> _Task brief_: The entries are to be given back verbatim; no picture is to be copied.

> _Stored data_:

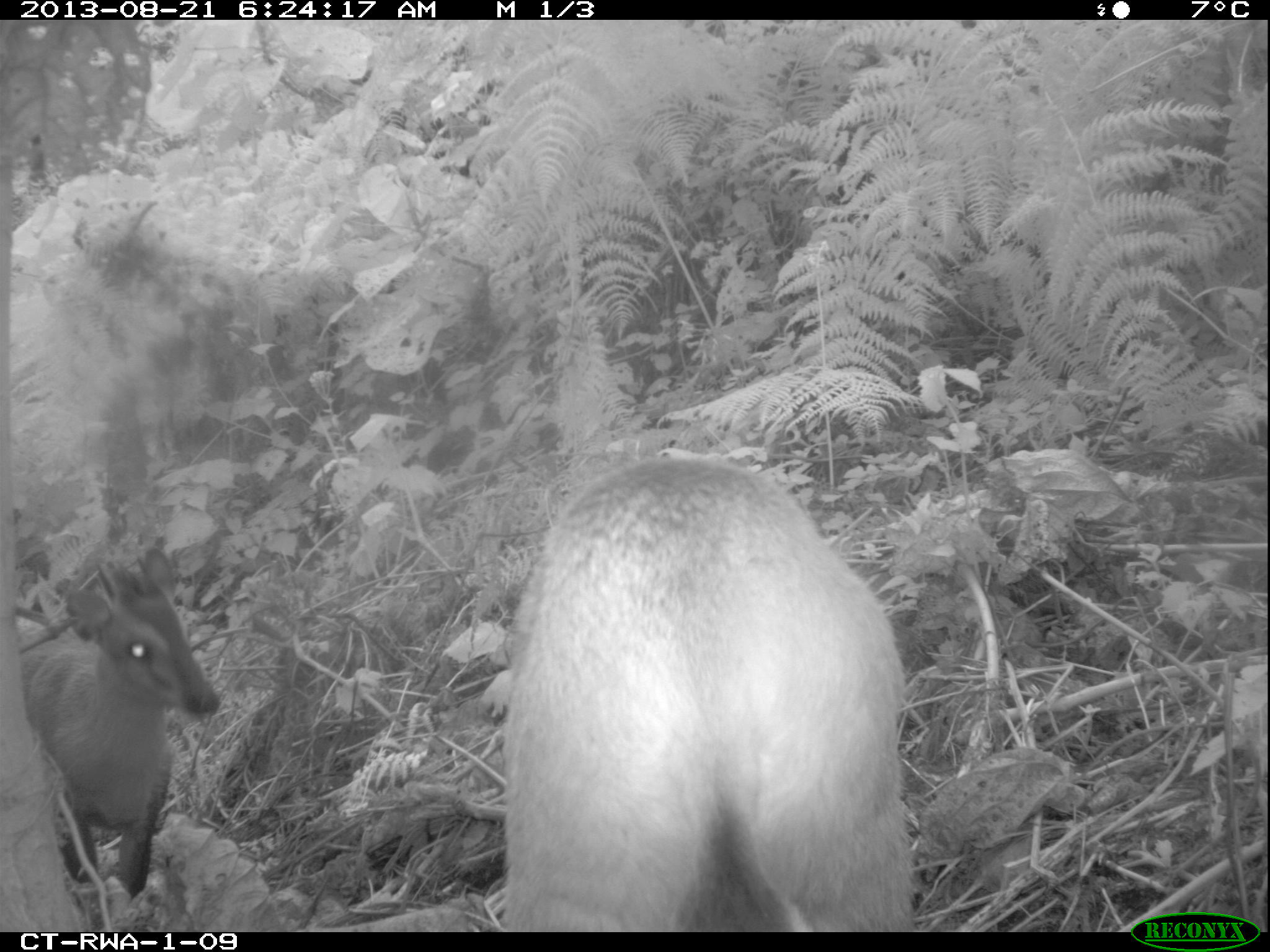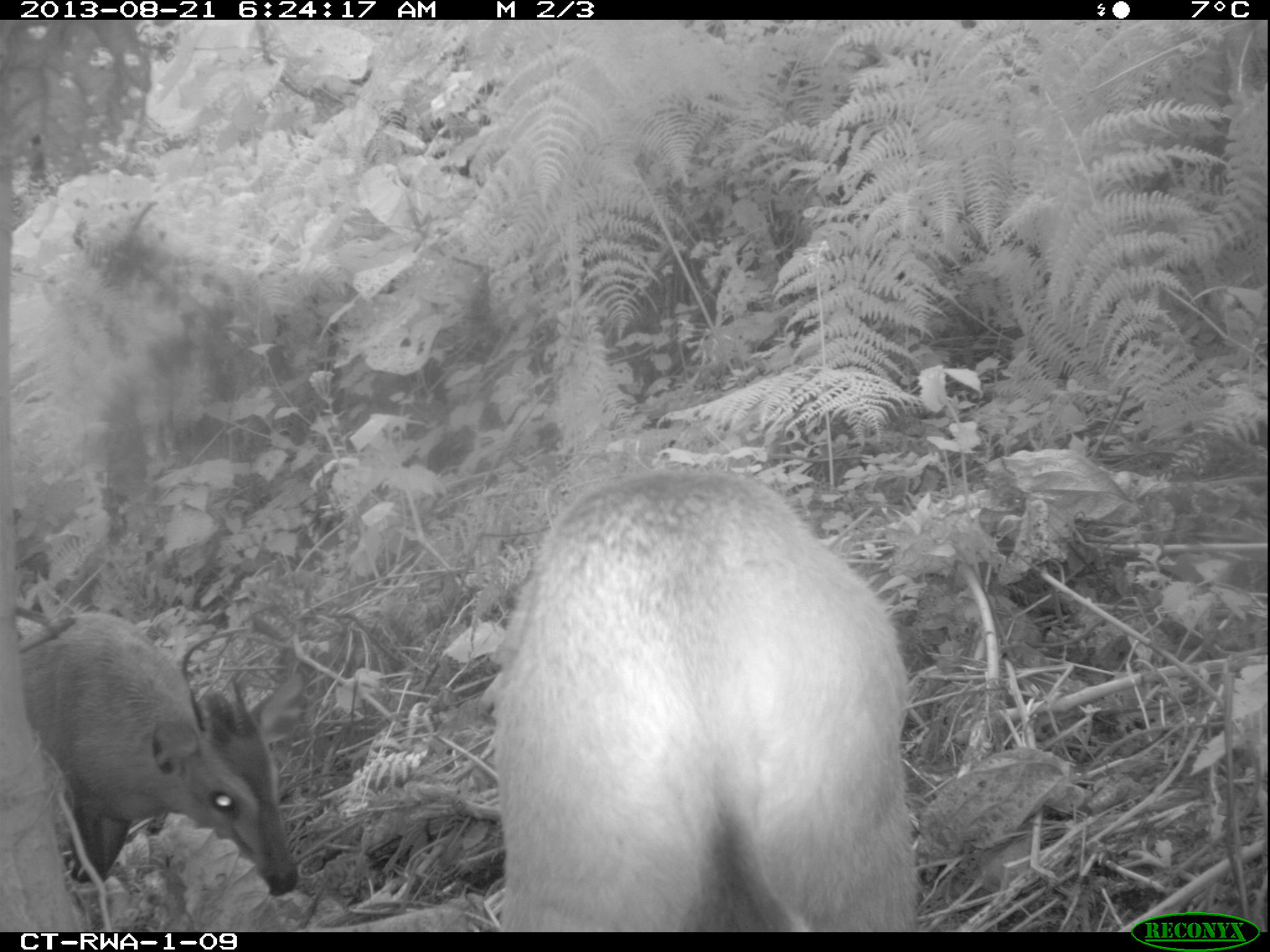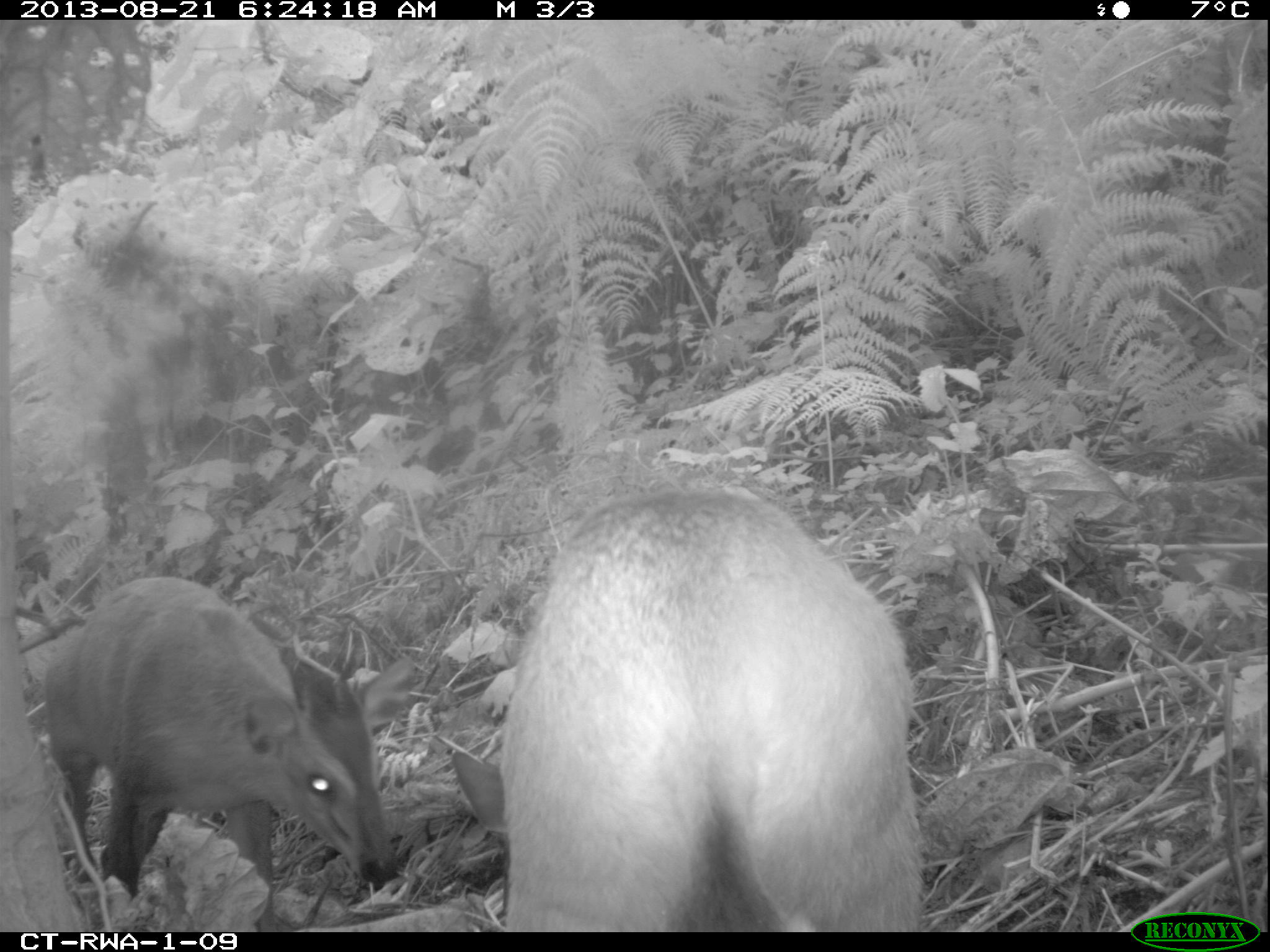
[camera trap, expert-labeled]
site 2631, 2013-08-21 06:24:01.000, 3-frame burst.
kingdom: Animalia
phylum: Chordata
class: Mammalia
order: Artiodactyla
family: Bovidae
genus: Cephalophus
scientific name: Cephalophus nigrifrons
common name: black-fronted duiker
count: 2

> _Reply to the exercise_:
[camera trap, expert-labeled]
site 2631, 2013-08-21 06:24:01.000, 3-frame burst.
kingdom: Animalia
phylum: Chordata
class: Mammalia
order: Artiodactyla
family: Bovidae
genus: Cephalophus
scientific name: Cephalophus nigrifrons
common name: black-fronted duiker
count: 2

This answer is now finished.